Calificó la iniciativa como un cambio estructural de fondo que implicaría la pérdida del dominio público y de la soberanía del subsector eléctrico.
Uno de los puntos centrales del pronunciamiento fue la situación del Centro Nacional de Despacho, al que la dirigente describió como el eje operativo de todo el sistema eléctrico nacional, con responsabilidad sobre el despacho de generación, el control de cargas, la supervisión de voltajes y la compra de energía en el mercado regional.
Moncada aseguró que dicha entidad pasaría nuevamente a manos privadas, tal como ocurrió —según su versión— antes de la administración de Xiomara Castro.

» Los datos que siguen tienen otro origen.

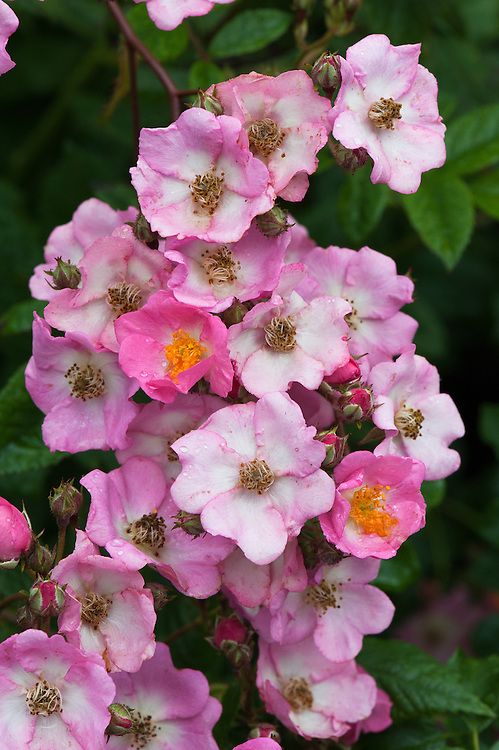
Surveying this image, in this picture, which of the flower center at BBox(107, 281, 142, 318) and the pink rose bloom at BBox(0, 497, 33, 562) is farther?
the flower center at BBox(107, 281, 142, 318)

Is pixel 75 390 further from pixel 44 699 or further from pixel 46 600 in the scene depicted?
pixel 44 699

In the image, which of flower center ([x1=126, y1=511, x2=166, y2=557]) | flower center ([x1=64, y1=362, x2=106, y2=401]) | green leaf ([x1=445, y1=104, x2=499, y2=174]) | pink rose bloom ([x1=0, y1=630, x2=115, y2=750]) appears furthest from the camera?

También cuestionó los cambios propuestos en la integración de la Comisión Reguladora de Energía Eléctrica, al señalar que el mecanismo de selección de sus miembros otorgaría mayor peso a la iniciativa privada en la toma de decisiones estratégicas.
Según describió, dos de los integrantes de la junta nominadora propuesta corresponderían a la empresa privada y uno al gobierno.
Otro punto observado fue el traslado de los mecanismos de resolución de conflictos a instancias de arbitraje vinculadas a la Cámara de Comercio e Industria de Tegucigalpa, lo que, a juicio de Libre, podría generar conflictos de interés y reducir la participación de otras instancias en decisiones relacionadas con el sistema energético.
El partido también señaló modificaciones en los procedimientos de contratación, compras y licitaciones.
Moncada recordó que durante el gobierno anterior la energía eléctrica fue declarada un bien público de seguridad nacional y un derecho humano de naturaleza económica y social, y que la Ley Especial de Energía aprobada en 2022 frenó, según su postura, un proceso de privatización que venía avanzando desde administraciones previas.